Task objective: Set down, word for word, the stretch of the FIRST Act passage below that runs from "Those questionable grants" to "of practicing scientists.".

Text passage:
Those questionable grants tends to focus on social science projects; some examples he cites routinely include $227,343 to study animal photos in National Geographic and $50,000 to look at lawsuits in Peru during the 17th century. Academics have bristled at such cherry-picking of weird-sounding projects, citing both tangible benefits from odd research and concerns that Congress would foist its version of intellectual merit over that of practicing scientists.
Opposition to the FIRST Act goes beyond pecuniary concerns. In a message to its members asking them to tell Congress to oppose the act, the Consortium of Social Science Associations (COSSA) also cites that idea of legislative interference:
The bill would also place a greater burden on NSF regarding its already-gold standard merit review process and require additional, potentially duplicative public disclosure of research grants. Further, the bill seeks to micromanage the grant application process and limit the number of awards that can be made to principal investigators, undermining the merit review process that successfully determines the very best science worth taxpayer support.

Material provided:
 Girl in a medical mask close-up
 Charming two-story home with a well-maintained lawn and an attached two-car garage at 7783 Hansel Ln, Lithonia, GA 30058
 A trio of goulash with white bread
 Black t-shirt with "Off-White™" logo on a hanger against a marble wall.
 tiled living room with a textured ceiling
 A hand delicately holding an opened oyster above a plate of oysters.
---
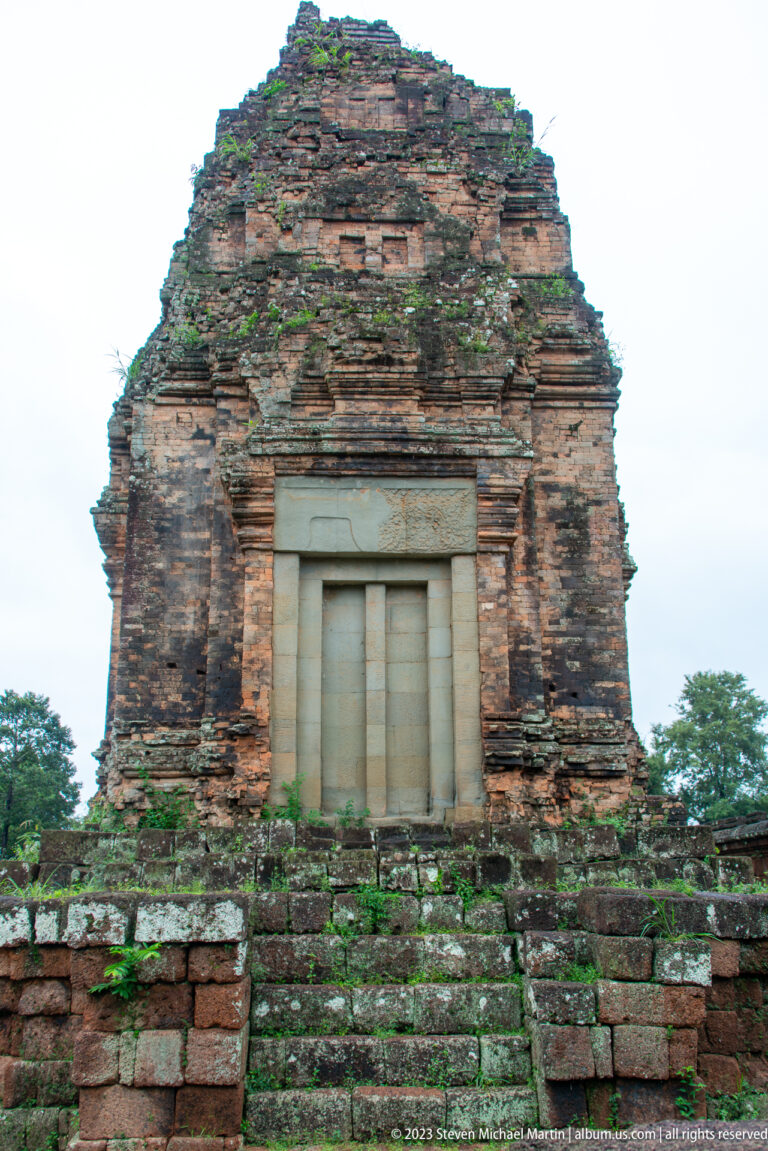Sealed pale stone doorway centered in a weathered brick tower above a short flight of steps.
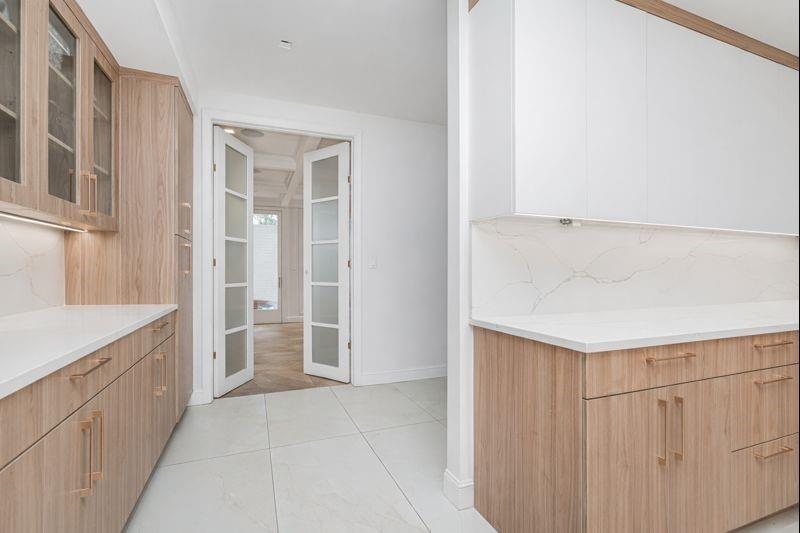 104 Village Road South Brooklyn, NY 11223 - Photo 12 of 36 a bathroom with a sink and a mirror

Answer to this problem:
Those questionable grants tends to focus on social science projects; some examples he cites routinely include $227,343 to study animal photos in National Geographic and $50,000 to look at lawsuits in Peru during the 17th century. Academics have bristled at such cherry-picking of weird-sounding projects, citing both tangible benefits from odd research and concerns that Congress would foist its version of intellectual merit over that of practicing scientists.